The international community has pledged $18m towards the creation of a special war crimes court in Bosnia to lighten the load of the UN tribunal in The Hague.
The former Yugoslav president is being tried in The Hague
The funds were raised during a meeting at the tribunal of 30 donor countries including the United States, Canada and the European Union.
The BBC's Geraldine Coughlan in The Hague says the new court - to be based in Sarajevo - is being seen as a major step in Bosnia's post-war reconstruction.
The pledge came as prosecutors at the tribunal asked for a 15-20-year prison sentence for a Bosnian Serb officer who admitted participating in the murder of more than 7,000 Muslims at Srebrenica in 1995.
Colonel Dragan Obrenovic, 40, the chief of staff of a brigade which operated in town at the time of the massacre, was appearing for the final day of his sentencing hearing.
He pleaded guilty in May to charges of persecution, but avoided a charge of genocide by agreeing to testify against two senior officers.

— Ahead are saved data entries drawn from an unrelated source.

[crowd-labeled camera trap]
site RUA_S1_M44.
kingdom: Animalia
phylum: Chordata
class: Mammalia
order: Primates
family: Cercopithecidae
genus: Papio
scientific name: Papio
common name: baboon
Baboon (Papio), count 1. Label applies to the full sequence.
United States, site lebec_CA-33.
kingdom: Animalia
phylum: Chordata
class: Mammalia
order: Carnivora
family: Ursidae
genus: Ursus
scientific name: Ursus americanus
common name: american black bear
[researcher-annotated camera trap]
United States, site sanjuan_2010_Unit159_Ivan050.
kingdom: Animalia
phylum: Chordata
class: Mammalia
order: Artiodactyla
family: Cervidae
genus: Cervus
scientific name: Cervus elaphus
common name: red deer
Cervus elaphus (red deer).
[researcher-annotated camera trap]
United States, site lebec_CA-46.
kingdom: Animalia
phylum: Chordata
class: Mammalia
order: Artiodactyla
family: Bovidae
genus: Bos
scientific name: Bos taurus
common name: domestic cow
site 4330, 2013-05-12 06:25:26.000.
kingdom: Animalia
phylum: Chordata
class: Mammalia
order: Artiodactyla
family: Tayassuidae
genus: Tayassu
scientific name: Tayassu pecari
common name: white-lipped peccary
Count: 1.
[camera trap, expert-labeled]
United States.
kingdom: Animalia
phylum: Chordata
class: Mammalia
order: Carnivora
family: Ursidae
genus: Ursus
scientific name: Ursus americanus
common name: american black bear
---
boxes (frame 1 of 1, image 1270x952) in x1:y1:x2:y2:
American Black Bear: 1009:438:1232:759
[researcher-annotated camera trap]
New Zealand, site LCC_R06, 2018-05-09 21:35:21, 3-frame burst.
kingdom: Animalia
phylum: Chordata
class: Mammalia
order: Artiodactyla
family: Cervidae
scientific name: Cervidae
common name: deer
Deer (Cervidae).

He will be sentenced when the other officers' trials are completed.
The new court is being regarded as an essential element in the restoration of justice for victims of the Bosnian war and their families.
More than 200,000 people died and two million were forced out of their homes in the war.
The court is scheduled to open late next year.
It will come under the authority of the Bosnian justice department but will be run by a panel of international judges and prosecutors for five years.
Initially, the court will take over around 15 lower-level cases from The Hague tribunal, which will carry on with trials of higher-level suspects.
The Hague is aiming to complete all its cases on the former Yugoslavia by 2010.
Democratic institutions are gradually being re-established as Bosnia returns to peace.
But our correspondent says local courts still face serious difficulties - including a lack of co-operation between the two parts of Bosnia - the Bosnian Serb republic and the Muslim-Croat federation.